# Exercise details
Change "uppermost" to "highest" in each of the entries below, and reproduce the lines with nothing else altered.

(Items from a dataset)
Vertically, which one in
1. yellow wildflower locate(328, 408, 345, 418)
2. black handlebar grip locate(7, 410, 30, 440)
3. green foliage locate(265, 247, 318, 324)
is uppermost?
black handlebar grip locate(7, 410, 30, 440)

# Result of the task
Vertically, which one in
1. yellow wildflower locate(328, 408, 345, 418)
2. black handlebar grip locate(7, 410, 30, 440)
3. green foliage locate(265, 247, 318, 324)
is highest?
black handlebar grip locate(7, 410, 30, 440)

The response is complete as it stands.